Bagaimana menurut Dr. Amsal Bakhtiar, MA, tentang ukuran Kebenaran?, dalam bukunya Filsafat Ilmu, ia menjelaskan bahwa dengan “berpikir”; Bahwa dengan berpikir menurutnya, adalah merupakan suatu kegiatan kita untuk menemukan pengetahuan yang benar: “Apa yang disebut benar bagi seseorang belum tentu benar bagi orang lain”. Karena itu, kegiatan berpikir adalah usaha untuk menghasilkan pengetahuan yang benar itu atau kriteria kebenaran. Sebab pada setiap jenis pengetahuan tidak sama kriteria kebenarannya, karena sifat dan watak pengetahuan itu berbeda. Ambil contoh, pengetahuan tentang alam metafisika tentunya tidak

Page 21: Kebenaran Dalam Perspektif Filsafat Ilmu

sama dengan pengetahuan tentang alam fisik, dan alam fisik pun memiliki perbedaan ukuran kebenaran bagi setiap jenis dan bidang pengetahuan.

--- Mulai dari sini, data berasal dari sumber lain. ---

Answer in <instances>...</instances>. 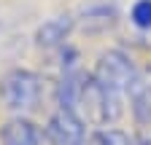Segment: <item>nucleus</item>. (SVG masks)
Wrapping results in <instances>:
<instances>
[{"label": "nucleus", "mask_w": 151, "mask_h": 145, "mask_svg": "<svg viewBox=\"0 0 151 145\" xmlns=\"http://www.w3.org/2000/svg\"><path fill=\"white\" fill-rule=\"evenodd\" d=\"M43 137L49 140V145H86L89 140L81 116L73 110H65V107H57V113L49 118Z\"/></svg>", "instance_id": "7ed1b4c3"}, {"label": "nucleus", "mask_w": 151, "mask_h": 145, "mask_svg": "<svg viewBox=\"0 0 151 145\" xmlns=\"http://www.w3.org/2000/svg\"><path fill=\"white\" fill-rule=\"evenodd\" d=\"M0 142L3 145H41L43 134H41V129H38L30 118L16 116L8 124H3V129H0Z\"/></svg>", "instance_id": "20e7f679"}, {"label": "nucleus", "mask_w": 151, "mask_h": 145, "mask_svg": "<svg viewBox=\"0 0 151 145\" xmlns=\"http://www.w3.org/2000/svg\"><path fill=\"white\" fill-rule=\"evenodd\" d=\"M70 30H73V19L68 14L54 16V19H46L41 27H38V32H35V43L41 48H57V46H62L68 41Z\"/></svg>", "instance_id": "39448f33"}, {"label": "nucleus", "mask_w": 151, "mask_h": 145, "mask_svg": "<svg viewBox=\"0 0 151 145\" xmlns=\"http://www.w3.org/2000/svg\"><path fill=\"white\" fill-rule=\"evenodd\" d=\"M41 92H43L41 75L32 70H24V67L8 70L0 81V102L11 113H19V116L32 113L41 105Z\"/></svg>", "instance_id": "f257e3e1"}, {"label": "nucleus", "mask_w": 151, "mask_h": 145, "mask_svg": "<svg viewBox=\"0 0 151 145\" xmlns=\"http://www.w3.org/2000/svg\"><path fill=\"white\" fill-rule=\"evenodd\" d=\"M81 24H84V30L86 32H103V30H108V27H113L116 24V8L113 6H89L84 14H81Z\"/></svg>", "instance_id": "0eeeda50"}, {"label": "nucleus", "mask_w": 151, "mask_h": 145, "mask_svg": "<svg viewBox=\"0 0 151 145\" xmlns=\"http://www.w3.org/2000/svg\"><path fill=\"white\" fill-rule=\"evenodd\" d=\"M138 75L140 72H138L135 62H132L124 51H119V48L103 51L97 65H94V72H92V78L103 89H108V92L119 94V97H124L132 89V83L138 81Z\"/></svg>", "instance_id": "f03ea898"}, {"label": "nucleus", "mask_w": 151, "mask_h": 145, "mask_svg": "<svg viewBox=\"0 0 151 145\" xmlns=\"http://www.w3.org/2000/svg\"><path fill=\"white\" fill-rule=\"evenodd\" d=\"M129 19L138 30H151V0H138L129 11Z\"/></svg>", "instance_id": "1a4fd4ad"}, {"label": "nucleus", "mask_w": 151, "mask_h": 145, "mask_svg": "<svg viewBox=\"0 0 151 145\" xmlns=\"http://www.w3.org/2000/svg\"><path fill=\"white\" fill-rule=\"evenodd\" d=\"M86 145H135V137H129L122 129H113V126H103L89 134Z\"/></svg>", "instance_id": "6e6552de"}, {"label": "nucleus", "mask_w": 151, "mask_h": 145, "mask_svg": "<svg viewBox=\"0 0 151 145\" xmlns=\"http://www.w3.org/2000/svg\"><path fill=\"white\" fill-rule=\"evenodd\" d=\"M135 145H151V121H148V124H138Z\"/></svg>", "instance_id": "9d476101"}, {"label": "nucleus", "mask_w": 151, "mask_h": 145, "mask_svg": "<svg viewBox=\"0 0 151 145\" xmlns=\"http://www.w3.org/2000/svg\"><path fill=\"white\" fill-rule=\"evenodd\" d=\"M127 94H129V107L135 116V124H148L151 121V81L138 75V81L132 83Z\"/></svg>", "instance_id": "423d86ee"}]
</instances>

Secara umum orang merasa bahwa tujuan pengetahuan adalah untuk mencapai Kebenaran. namun masalahnya tidak hanya sampai disitu saja. Problem kebenaran inilah yang memacu tumbuh dan berkembangnya epistemologi. Telaah epistemologi terhadap ‘kebenaran’ membawa orang kepada suatu kesimpulan bahwa perlu dibedakan adanya tiga jenis kebenaran sematis (dikutip dari; Aholiab Wathloly dalam ‘Tanggung Jawab Pengetahuan’. Yogyakarta; Kanisius, 2001).

Kebenaran epistemologis adalah kebenaran yang berhubungan dengan pengetahuan manusia.

Kebenaran dalam arti ontologis adalah kebenaran sebagai sifat dasar yang melekat pada hakikat segala sesuatu yang ada atau diadakan.

Kebenaran dalam arti sematis adalah kebenaran yang terdapat serta melekat dalam tutur kata dan bahasa.

Beberapa tulisan yang kurang lebih isinya hampir sama dengan pendapat ahli diatas, tidak saya salin disini dimaksudkan agar tidak menjadi terlalu panjang dan terkesan bertele-tele. Dan bila ada waktu nanti, setelah seluruh tulisan ini saya salin di webblog ini, akan saya tambahkan dengan menyunting seperlunya saja.